Il a également regretté que les modalités du financement public des infrastructures du transport aérien soient devenues si complexes que leur opacité, déjà grande, s'en soit trouvé accrue.

Il a tout particulièrement critiqué les modalités de la taxe d'aéroport.

Puis, il a estimé que l'opacité pouvait être source d'abus, d'autant plus inquiétants que la fiscalité prélevée sur le transport aérien avait déjà augmenté de 47 % en trois ans entre 1995 et 1998. A ce propos, il a souligné que cette année, le transfert du BAAC, vers le FIATA et les aéroports, de charges importantes (256 millions de francs) aurait dû être l'occasion d'une réduction à due concurrence de la fiscalité affectée au budget annexe et a regretté qu'il n'en soit rien puisque le produit de la taxe d'aviation civile ne diminuait que de 21,1 millions de francs.

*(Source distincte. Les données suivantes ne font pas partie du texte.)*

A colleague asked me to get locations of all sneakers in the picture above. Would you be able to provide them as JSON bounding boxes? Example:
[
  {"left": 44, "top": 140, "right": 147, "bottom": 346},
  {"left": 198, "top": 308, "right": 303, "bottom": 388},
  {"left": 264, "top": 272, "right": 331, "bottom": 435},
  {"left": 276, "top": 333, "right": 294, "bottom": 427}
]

Au cours d'une autre séance tenue le jeudi 18 novembre 1999, sous la présidence de M. Alain Lambert, président, la commission a décidé de proposer au Sénat de rejeter les crédits du ministère de l'équipement, des transports et du logement et le budget annexe de l'aviation civile.


Réunie le jeudi 18 novembre 1999 sous la présidence de M. Alain Lambert, président, la commission des finances a examiné les crédits consacrés aux transports aériens et météorologie et le budget annexe de l'aviation civile. Lors de sa réunion, la commission a décidé de proposer au Sénat le rejet des crédits du ministère de l'équipement, des transports et du logement inscrits dans le projet de loi de finances pour 2000 et le budget annexe de l'aviation civile.